Elliot Wolf ’23


Lenox Hill Hospital, Division of Cardiac Electrophysiology, New York, NY

I spent this summer working as a clinical research intern in the Division of Cardiac Electrophysiology at Lenox Hill Hospital in New York. The department is led by Dr. Nicholas Skipitaris, who was my supervisor for this internship and whom I had previously shadowed through a summer program in high school. Dr. Skipitaris and his colleagues specialize in studying and treating disorders of the heart’s electrical system. They identify arrhythmias through diagnostic tools such as electrocardiograms and provide medical and interventional therapies such as anti-arrhythmic pharmacological agents, implantable devices that monitor and correct arrhythmias, and ablation procedures in which the malfunctioning tissues that drive arrythmias are eliminated using advanced catheters.

Dressed in sterile equipment for the electrophysiology procedure room.

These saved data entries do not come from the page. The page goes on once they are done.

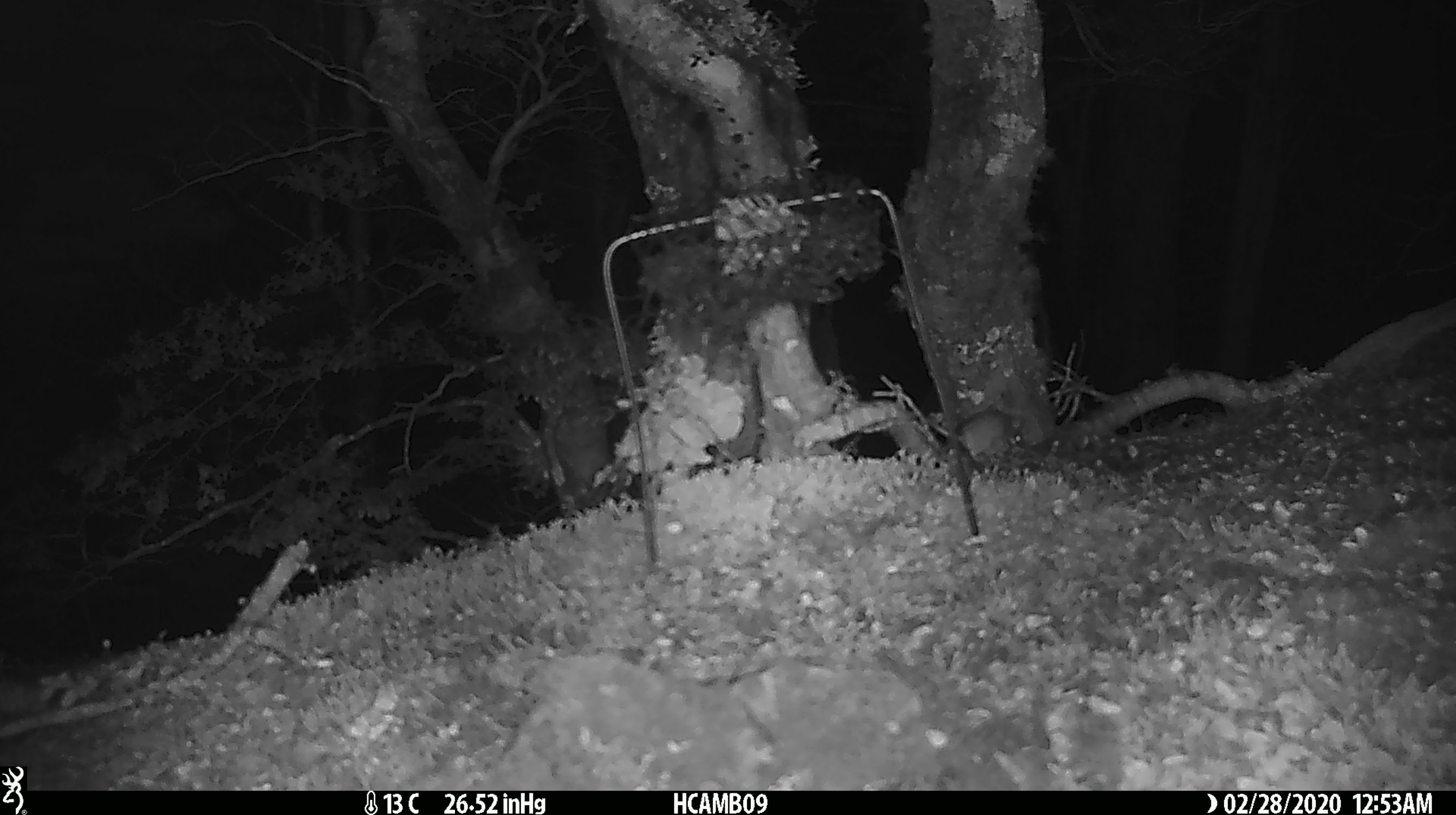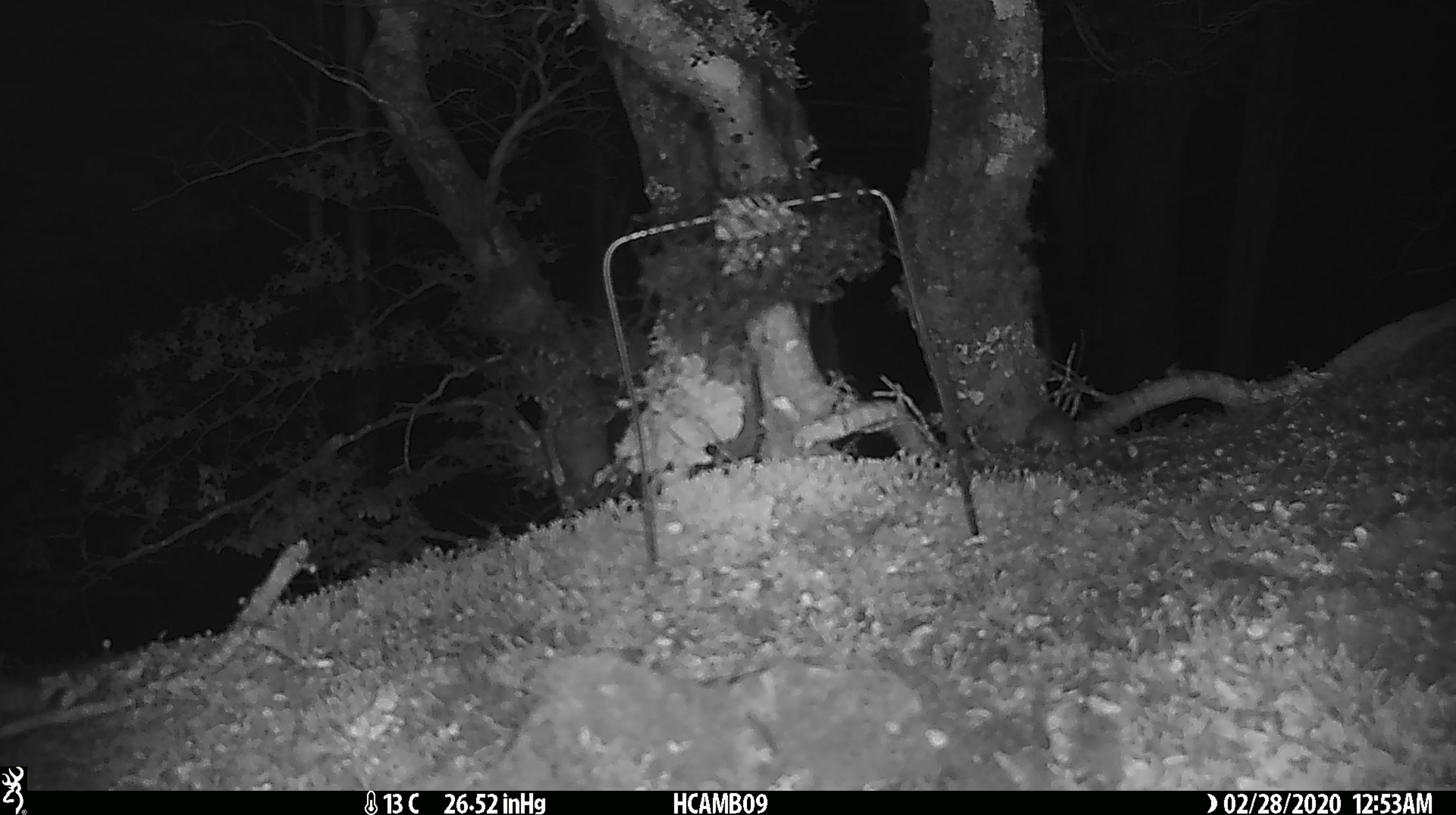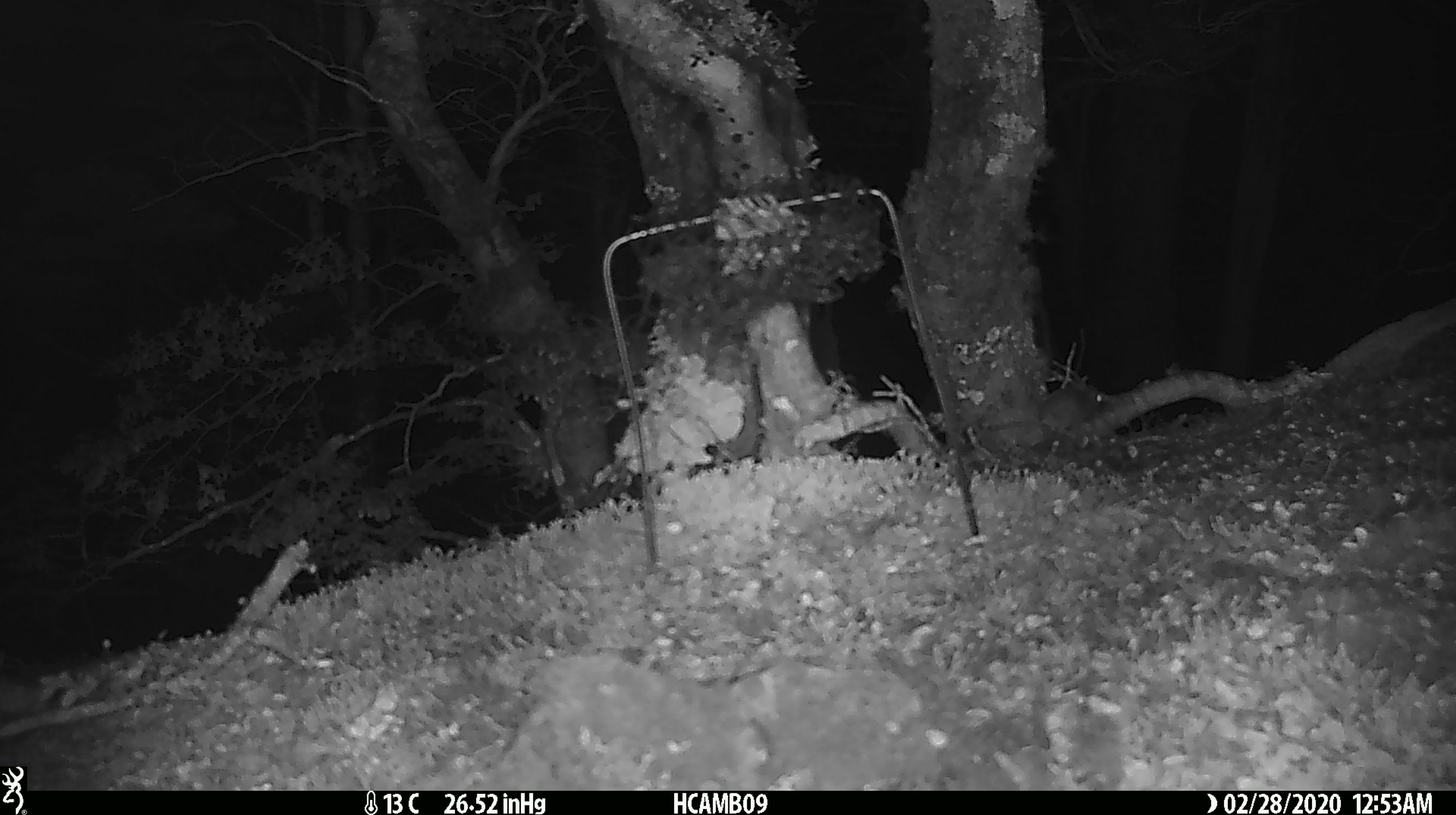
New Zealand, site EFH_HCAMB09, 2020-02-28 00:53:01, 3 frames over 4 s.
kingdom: Animalia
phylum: Chordata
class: Mammalia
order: Rodentia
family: Muridae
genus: Mus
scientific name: Mus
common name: mouse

In addition to maintaining a large clinical practice and providing in-patient consultations, the department engages in a number of long-term research projects, such as clinical trials of novel therapeutic techniques in collaboration with biomedical technology corporations. My primary role was to assist the clinical research coordinator, Kristie Coleman, in the day-to-day business of overseeing these studies. Working through a combination of in-person and remote formats, I took on a growing responsibility in the management of the department’s research projects. Some of my tasks included collecting data from medical records, entering and validating information in online data capture software, and keeping track of medical devices.

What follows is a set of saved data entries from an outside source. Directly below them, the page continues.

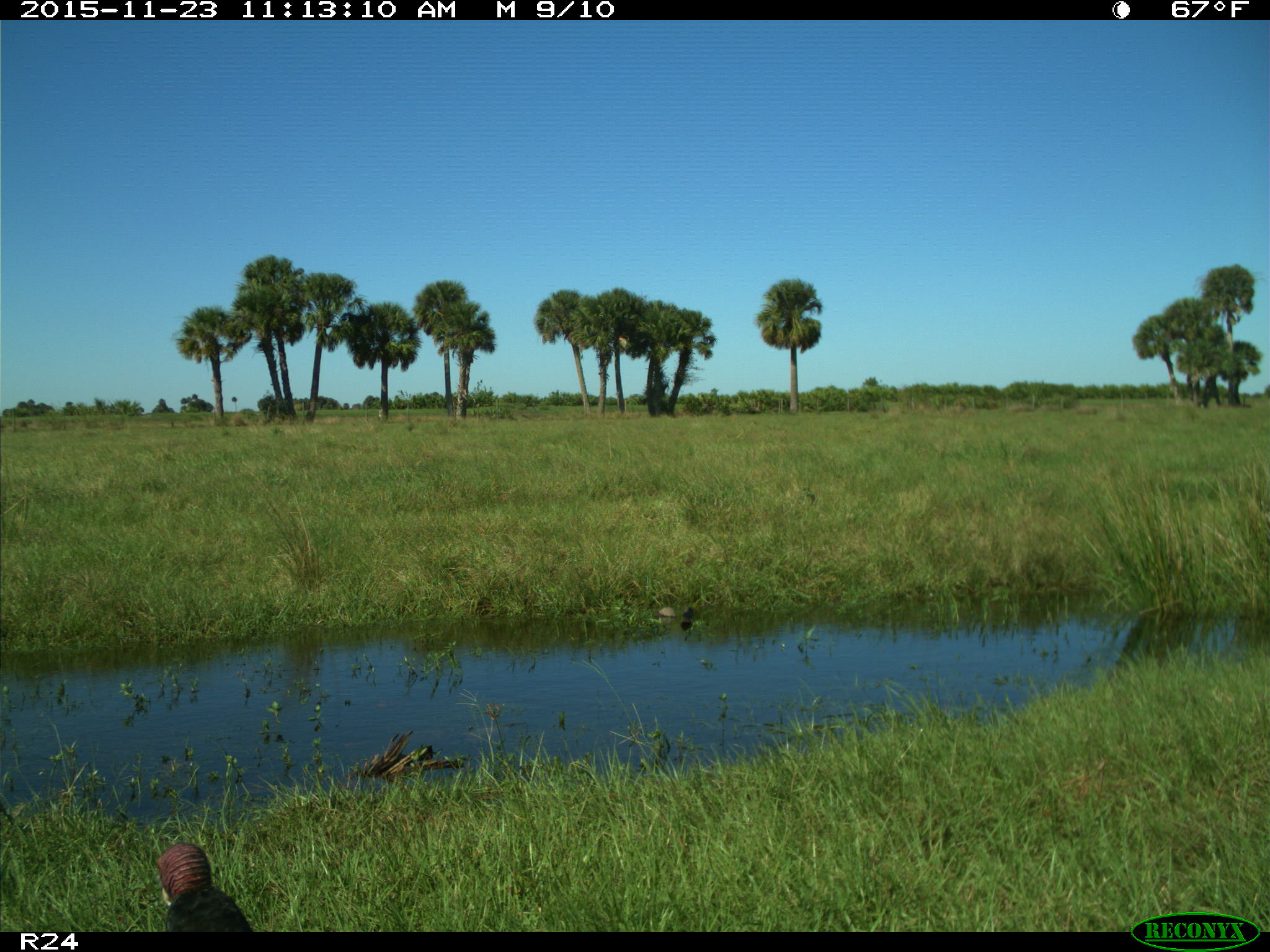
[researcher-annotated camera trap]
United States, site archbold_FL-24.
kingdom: Animalia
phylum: Chordata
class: Aves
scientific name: Aves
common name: birds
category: unidentified bird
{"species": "unidentified bird (birds) (Aves)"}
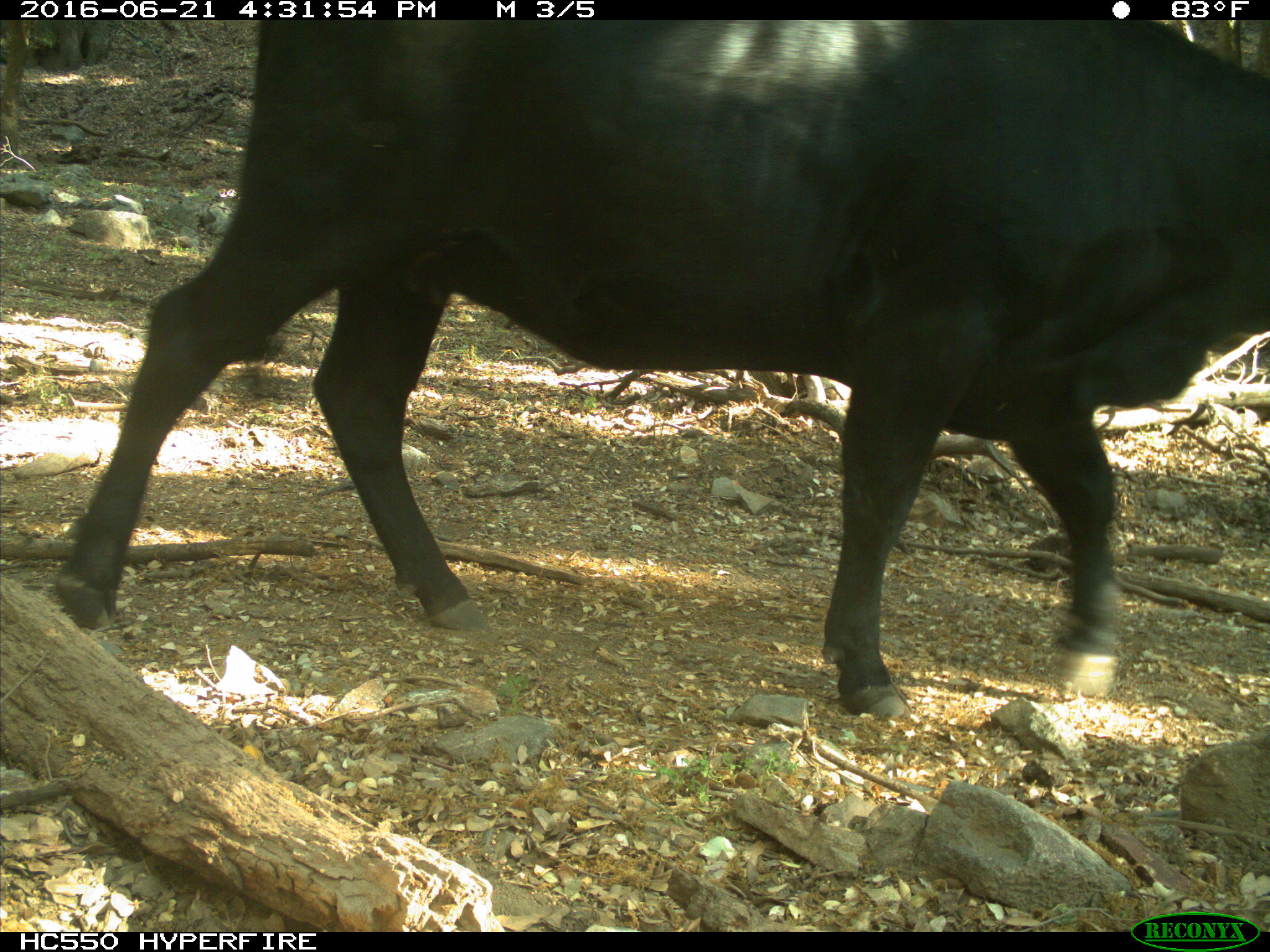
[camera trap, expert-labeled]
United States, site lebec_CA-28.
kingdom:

I also took on an independent project to research outcomes in the use of a technology that facilitates detailed mapping of a patient’s cardiac electrical system using over two hundred body-surface electrodes. Specifically, the goal was to determine how this tool contributes to the treatment of atrial fibrillation, the most common arrhythmia. I conducted in-depth chart reviews of patient records from the last several years, updated the department’s atrial fibrillation database in software called REDCap, and wrote drafts for a manuscript to eventually be submitted to medical journals. Throughout the process, I kept in contact with Kristie and Dr. Skipitaris, as well as other hospital personnel. Although this project was not finished this summer, I plan to continue working on it remotely in the fall and in-person when I am back in New York, in the hopes of bringing it to fruition and having my research published. I am also listed as a co-author on a different research paper which has been submitted to numerous peer-reviewed journals.

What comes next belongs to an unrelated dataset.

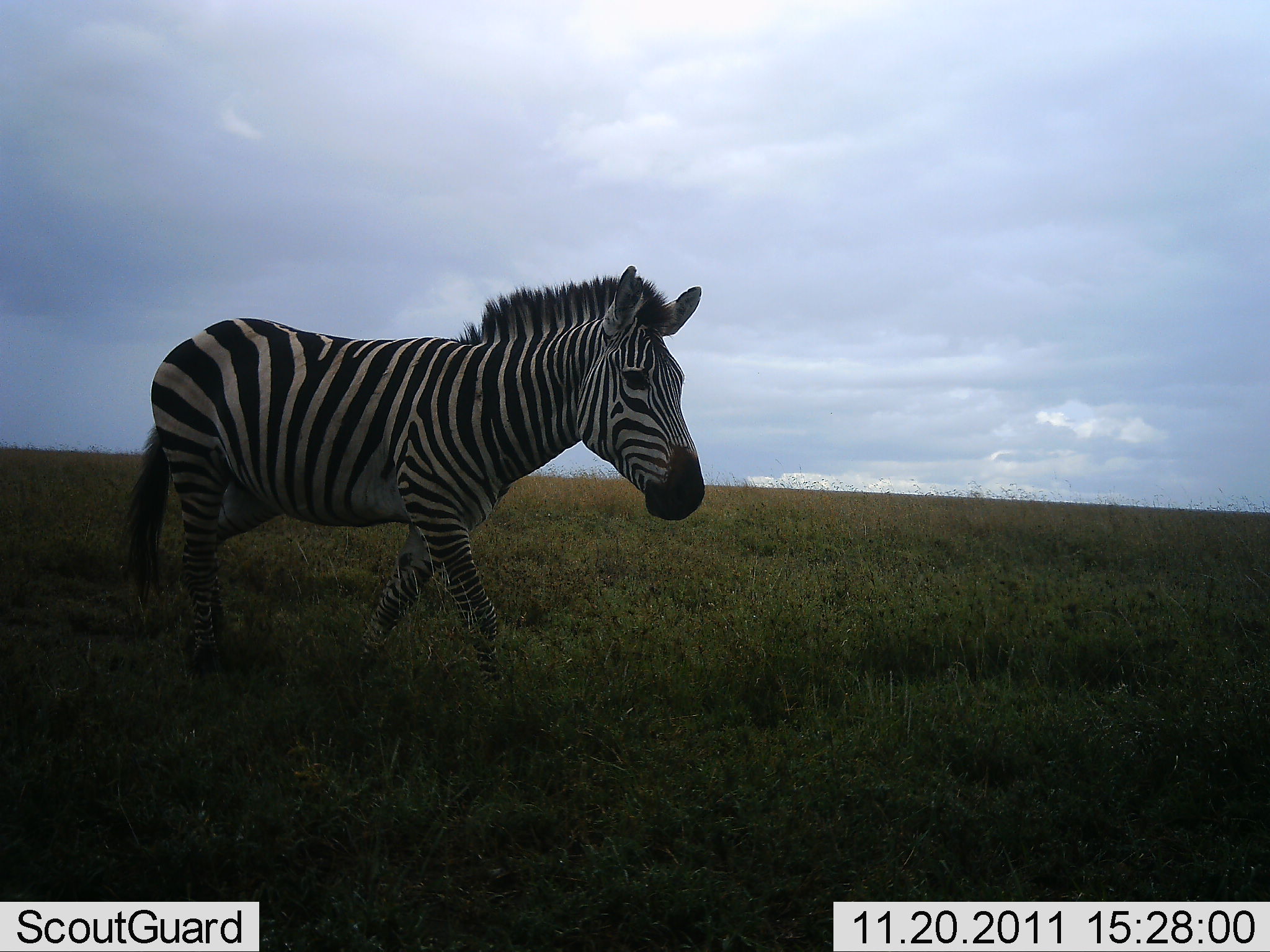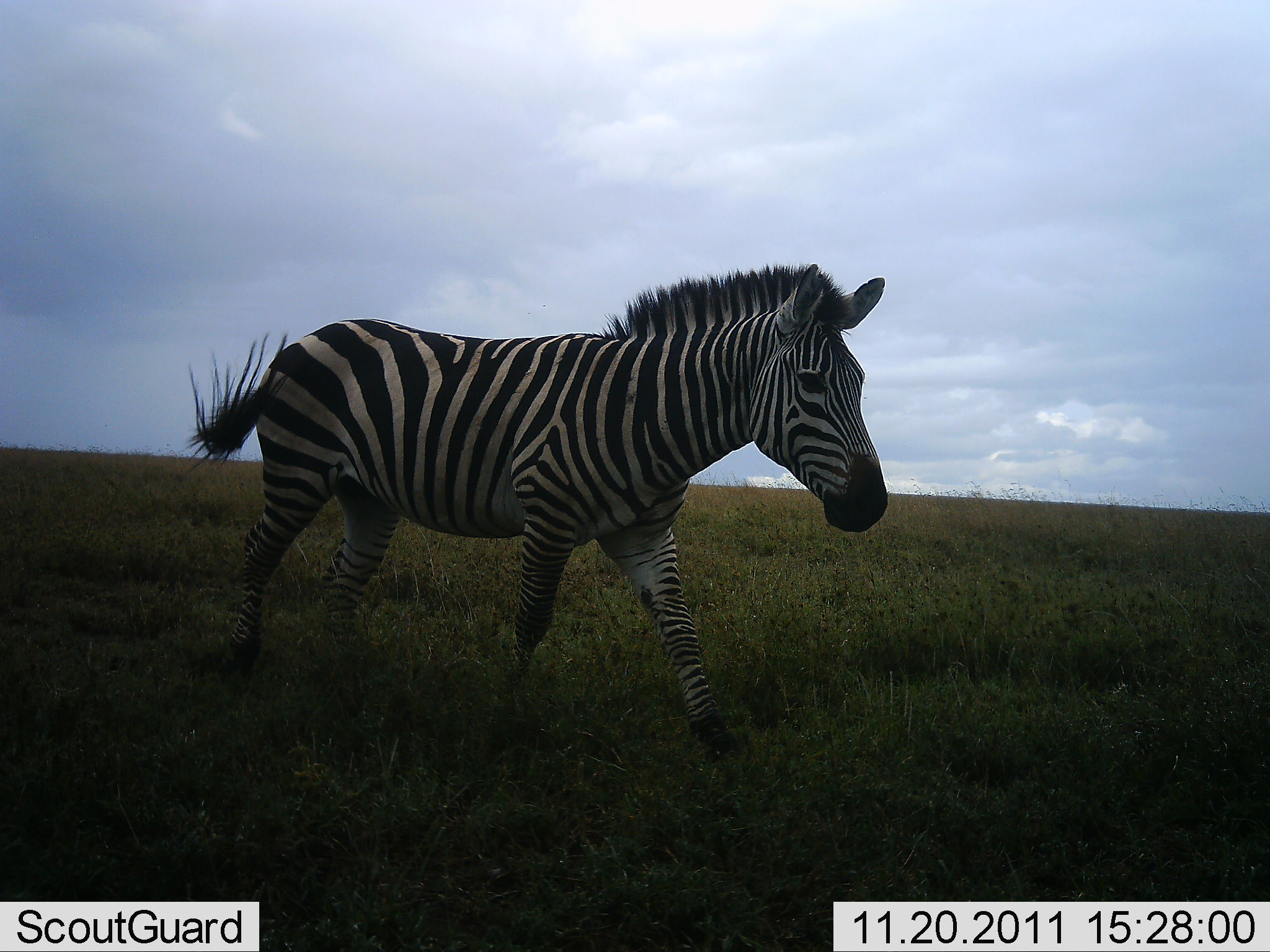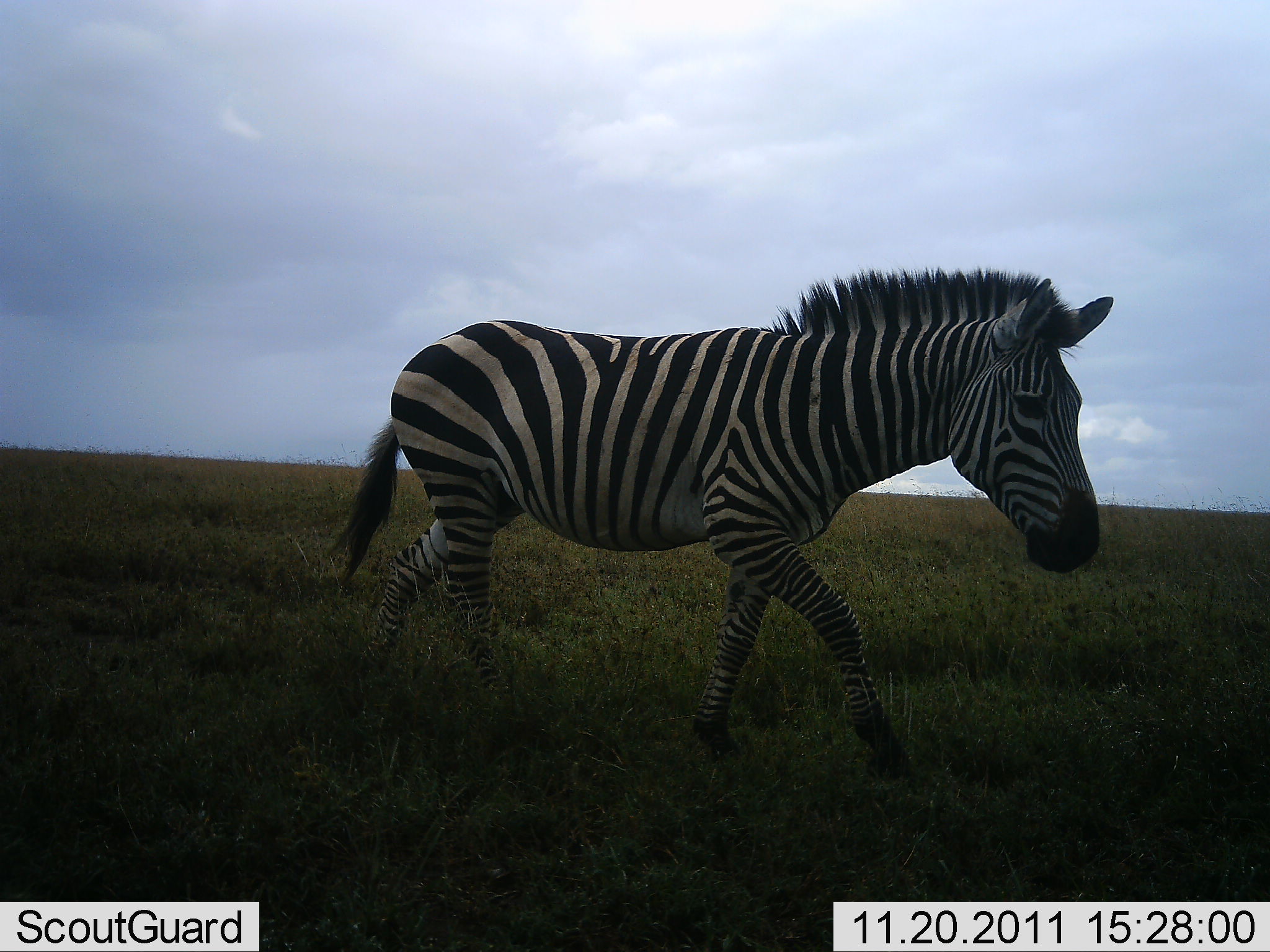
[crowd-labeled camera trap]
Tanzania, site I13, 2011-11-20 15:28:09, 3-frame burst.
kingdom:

Overall, this internship experience has been extremely enjoyable and rewarding, and has helped me as I hone my professional interests. I have learned useful skills in navigating electronic medical records and working within a team of researchers, and have gotten a window into the process of clinical research at a metropolitan hospital. Given my profound interest in a career in medicine, and particularly cardiac medicine with a focus on research, the insight into managing clinical trials and the medical knowledge I have gained throughout this internship are invaluable. I would like to thank David Pesikoff ’90, as well as Dawn Dellea and everyone in the ’68 Center for Career Exploration for facilitating my experience this summer.